At three o'clock in the morning you wake up in a cold sweat, and not due to excessive alcohol intake for once. What if volatility turns out to be something other than 20%? You completely forgot to test the sensitivity of the price to your volatility assumption. What an idiot you've been! You get out of bed and take out your home copy of Espen Haug's book (everyone should own two copies). You code up the formula again and see how the price varies as you change volatility from 17% to 23%. The price seems to be insensitive to volatility, and is anyway within the profit margin (a.k.a. margin for error).
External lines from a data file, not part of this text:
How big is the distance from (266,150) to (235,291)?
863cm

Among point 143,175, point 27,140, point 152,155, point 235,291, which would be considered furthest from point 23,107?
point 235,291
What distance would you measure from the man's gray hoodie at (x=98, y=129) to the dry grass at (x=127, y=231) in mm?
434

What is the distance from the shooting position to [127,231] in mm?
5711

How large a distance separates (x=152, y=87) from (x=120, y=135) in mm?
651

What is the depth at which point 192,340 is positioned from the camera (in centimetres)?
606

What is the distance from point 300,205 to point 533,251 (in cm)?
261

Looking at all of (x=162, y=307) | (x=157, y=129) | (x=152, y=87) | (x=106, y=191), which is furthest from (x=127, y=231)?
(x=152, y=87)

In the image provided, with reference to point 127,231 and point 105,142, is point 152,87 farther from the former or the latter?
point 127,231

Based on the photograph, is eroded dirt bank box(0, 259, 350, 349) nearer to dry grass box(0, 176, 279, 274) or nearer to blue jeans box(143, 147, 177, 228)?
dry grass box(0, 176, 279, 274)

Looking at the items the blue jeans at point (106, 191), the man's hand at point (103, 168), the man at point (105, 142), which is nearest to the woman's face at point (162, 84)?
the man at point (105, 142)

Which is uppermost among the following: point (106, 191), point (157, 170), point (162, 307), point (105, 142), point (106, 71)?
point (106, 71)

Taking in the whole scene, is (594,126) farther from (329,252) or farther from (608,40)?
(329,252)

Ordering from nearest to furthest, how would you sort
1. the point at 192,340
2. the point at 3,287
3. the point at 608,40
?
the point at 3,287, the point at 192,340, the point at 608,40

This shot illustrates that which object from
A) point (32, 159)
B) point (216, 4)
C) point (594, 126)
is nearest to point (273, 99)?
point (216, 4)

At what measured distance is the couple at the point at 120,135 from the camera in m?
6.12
You breathe a sigh of relief, Phew!, and go back to bed.

That morning you go into work, perhaps looking a bit more tired than usual after all the champagne and the early-morning panic. Your boss calls you into his office, tells you that a fortune has been lost on your barrier option and you are fired.
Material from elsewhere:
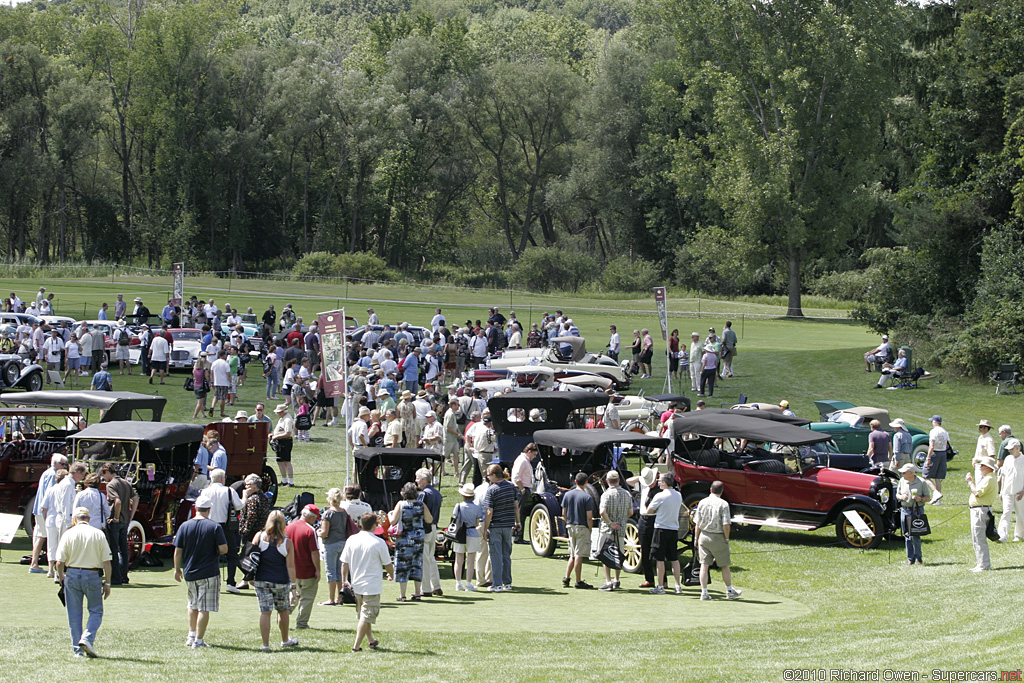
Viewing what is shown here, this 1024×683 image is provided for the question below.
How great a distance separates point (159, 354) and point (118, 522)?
18.1 metres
Apart from the short time between the pricing and the loss and some risk-management issues this scenario has happened in the past, and looks like it will continue to happen in the future. So what went wrong? How could money have been lost after all that stress testing?

What went wrong was that you assumed volatility to be constant in the option formula/model and then you changed that constant. This is only valid if you know that the parameter is constant but are not sure what that constant is. But that's not a realistic scenario in finance. In fact, I can only think of a couple of scenarios where this makes sense...

The first scenario is when every contract in your portfolio has gamma of the same sign, either all have positive gamma everywhere or all have negative gamma everywhere. We'll see the significance of the sign of gamma in a moment. But, anyway, who only buys options or only sells options? Most people buy some and sell some, even Nassim Taleb.

The other scenario is ...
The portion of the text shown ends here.